[[ Data for processing, beginning ]]

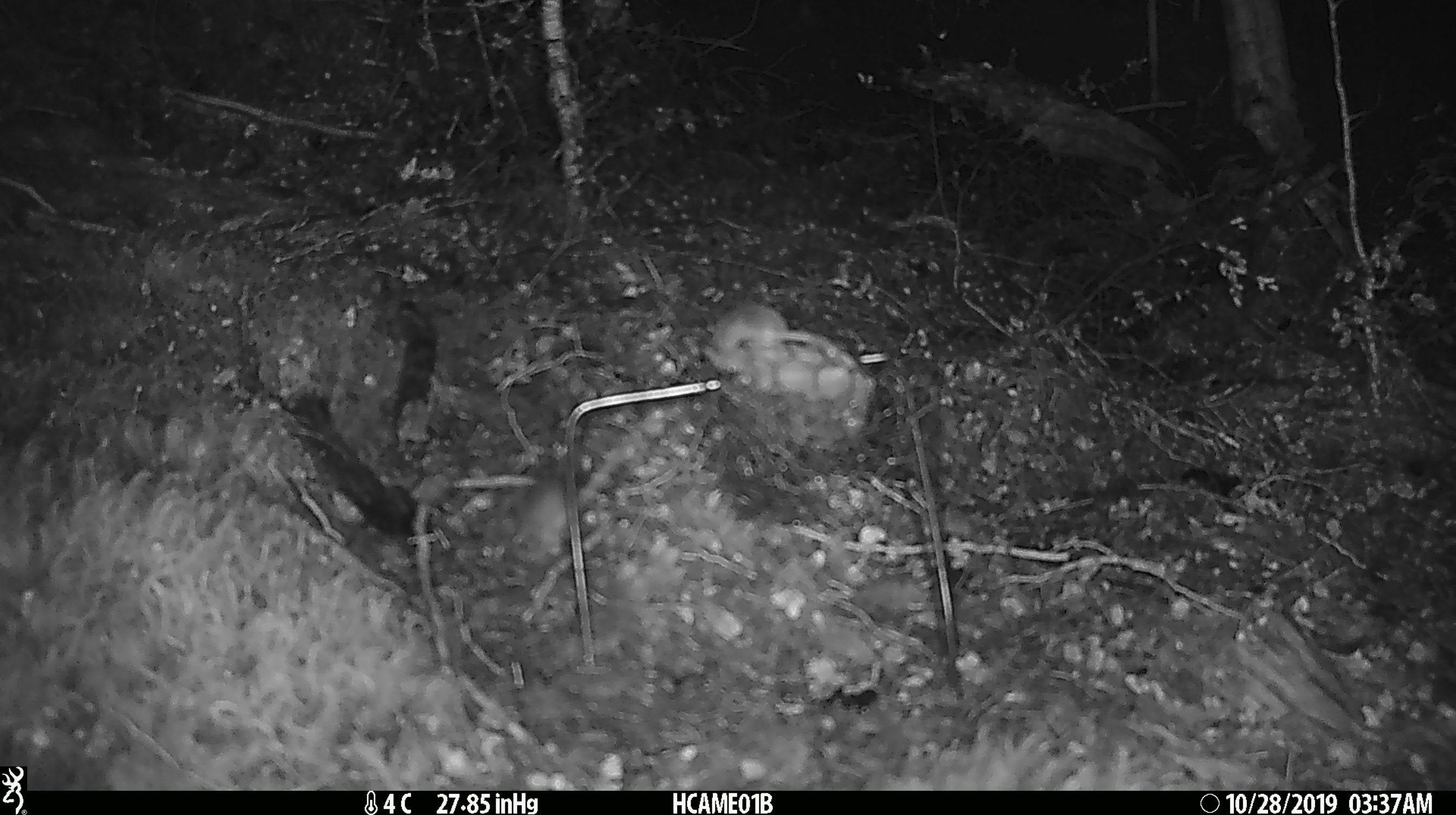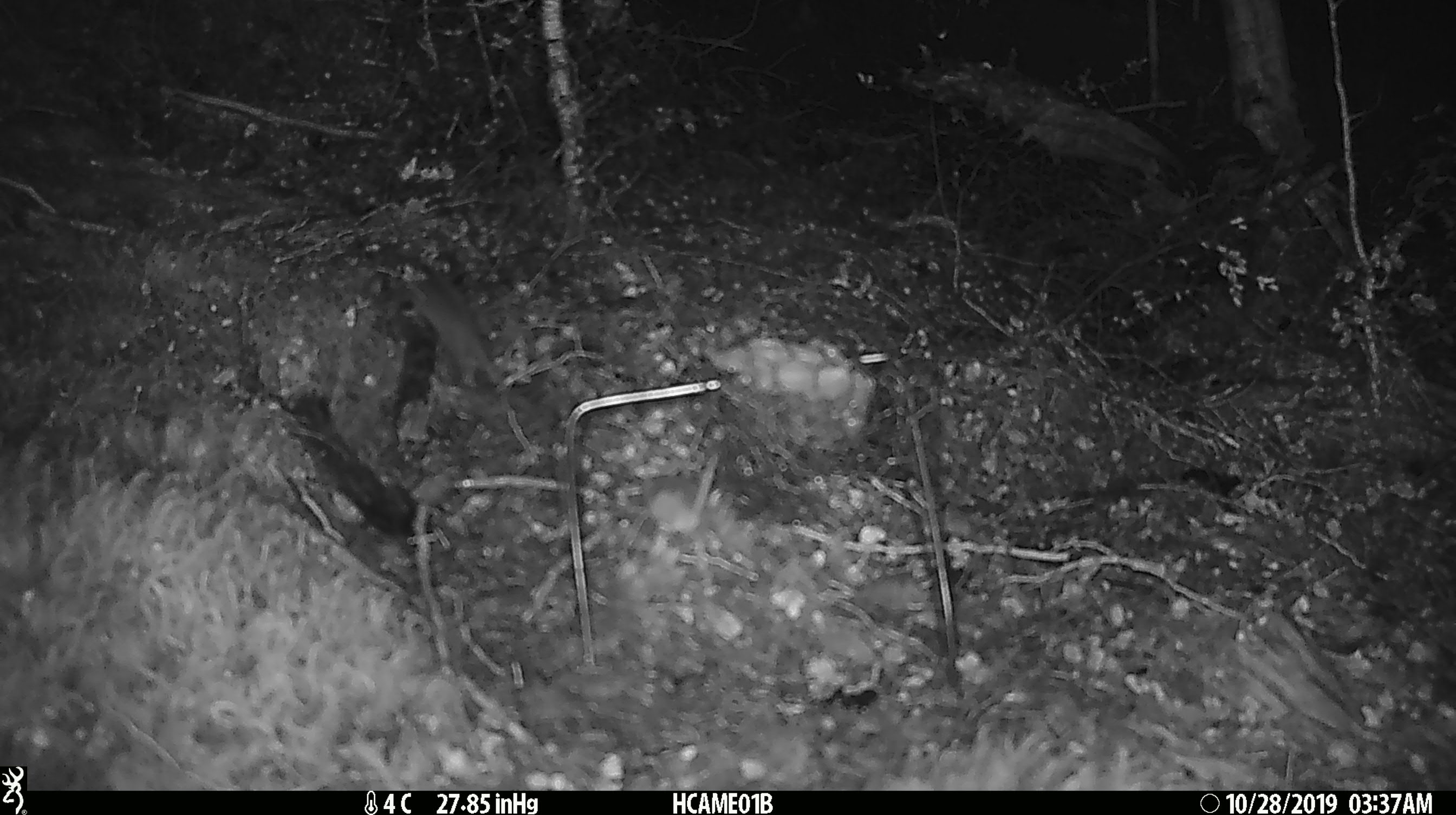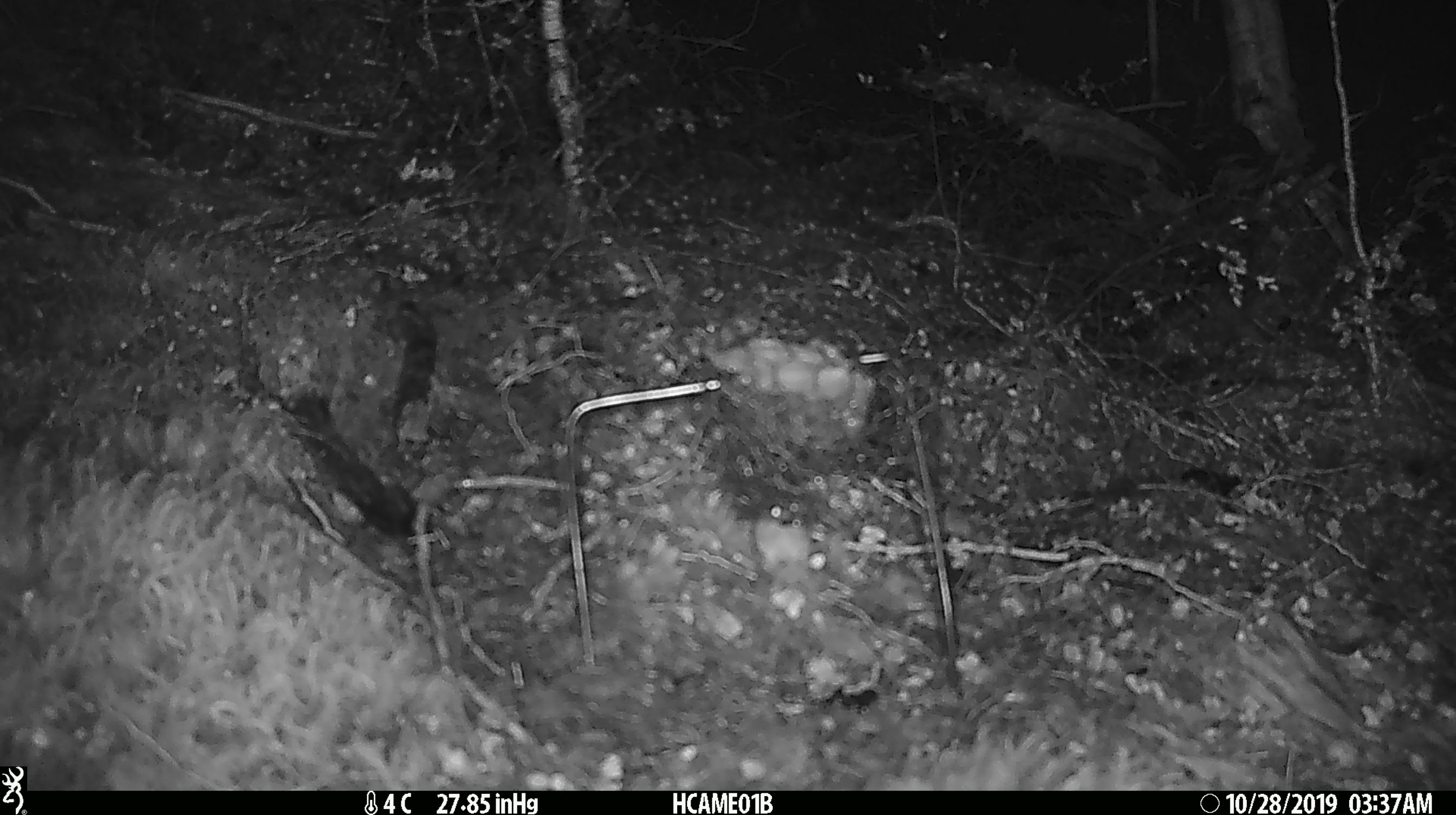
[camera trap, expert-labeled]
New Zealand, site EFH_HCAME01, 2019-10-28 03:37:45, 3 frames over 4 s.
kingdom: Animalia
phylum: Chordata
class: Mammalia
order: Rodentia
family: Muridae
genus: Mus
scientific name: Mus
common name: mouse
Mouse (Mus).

[[ Data for processing, end ]]
[[ Data for processing, beginning ]]

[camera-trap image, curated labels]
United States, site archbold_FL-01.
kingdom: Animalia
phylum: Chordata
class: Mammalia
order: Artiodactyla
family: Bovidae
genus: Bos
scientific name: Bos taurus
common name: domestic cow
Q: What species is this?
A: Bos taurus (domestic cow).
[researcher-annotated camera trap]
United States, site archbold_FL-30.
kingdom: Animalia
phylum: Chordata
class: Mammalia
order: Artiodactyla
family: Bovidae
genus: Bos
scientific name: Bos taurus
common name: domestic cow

[[ Data for processing, end ]]

Task brief: For every line of the material that holds the word "States", make a copy.

Your solution:
United States, site archbold_FL-01.
United States, site archbold_FL-30.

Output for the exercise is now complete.